Several studies revealed a fair to moderate level of agreement among methods, including some of those employed in the present study.
19,53,54 Our data are consistent with the previous findings. Only 8% of the eyes were judged unanimously as progressing, whereas 20% were deemed as stable by all the methods. In a recent study, Saeedi and colleagues
55 evaluated the agreement among six methods (PLR, PoPLR, MD, and VFI rates, CIGTS, and AGIS scoring systems) to detect glaucomatous VF progression on a large cohort of patients, and found that eyes labeled as progressing and stable by all the methods were 2.5% and 41.5% of all series, respectively. These results are largely different from ours, and may be explained by various factors, such the shorter follow-up length and more stringent progression criteria for some of the trend-based methods used by Saeedi et al.
55 Furthermore, the authors have chosen questionable cutoffs for some of the trend-based methods.
56 For MD rate, Saeedi and colleagues
55 used a cutoff of −1 dB/y, so that eyes having a rate of progression faster or slower than this threshold value were categorized as progressing or stable, respectively. However, this is quite a high cutoff value, previously used to distinguish between fast progressing and slower progressing eyes, rather than between progressing and stable eyes.
51 Because MD and VFI are highly correlated, a corresponding cutoff for VFI rate would have been −5.4%/y, which is considerably higher than the one used by Saeedi and colleagues (−1%/y).
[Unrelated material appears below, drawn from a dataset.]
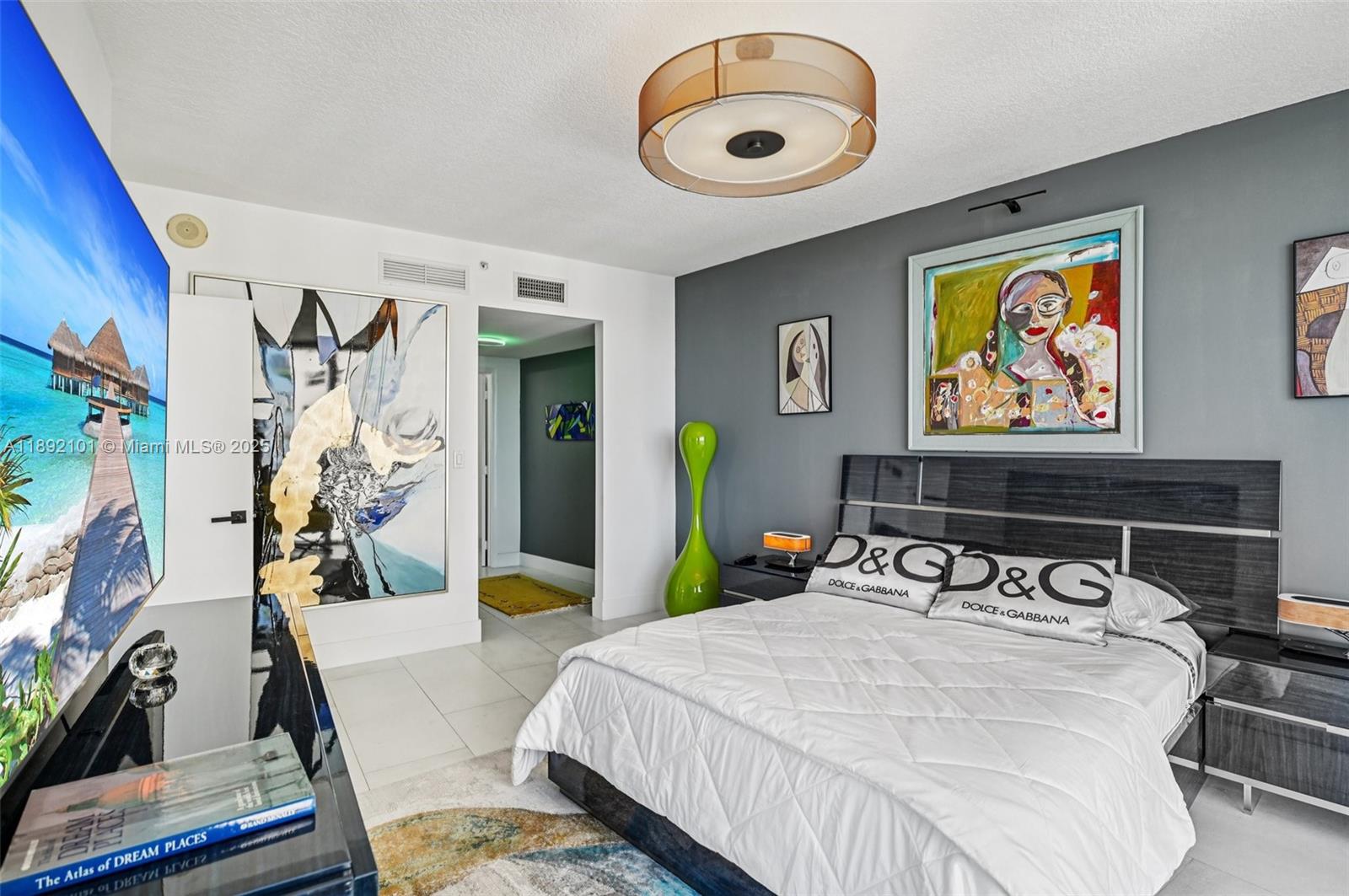 1750 N Bayshore Dr # 2101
29 It is evident that progression detection strongly depends on the method employed (and cutoff used for each individual method). In our study, MD rate and VFI rate were then only pair to show substantial agreement; this finding is not surprising because the two indices are highly correlated, and we chose equivalent decay rates to define progression.
29 GRI and PoPLR, the two most sensitive methods in the current study, revealed one of the highest agreement, as exemplified by their conspicuous intersection in the UpSet graph (
Fig. 3). On the other hand, the two most specific methods (AGIS and VFI rate) did not exhibit such agreement. Once again, this is not unexpected because several studies have shown discrepancies between event- and trend-based analyses, suggesting that they identify distinct aspects of perimetric change.
11,57 Medeiros and colleagues
11 proposed a Bayesian hierarchical model to combine event- and trend-based approaches, and they reported that the combined approach outperformed each method used alone. The combination of more than one method may represent a viable option to integrate complementary information from individual algorithms, possibly mitigating their drawbacks.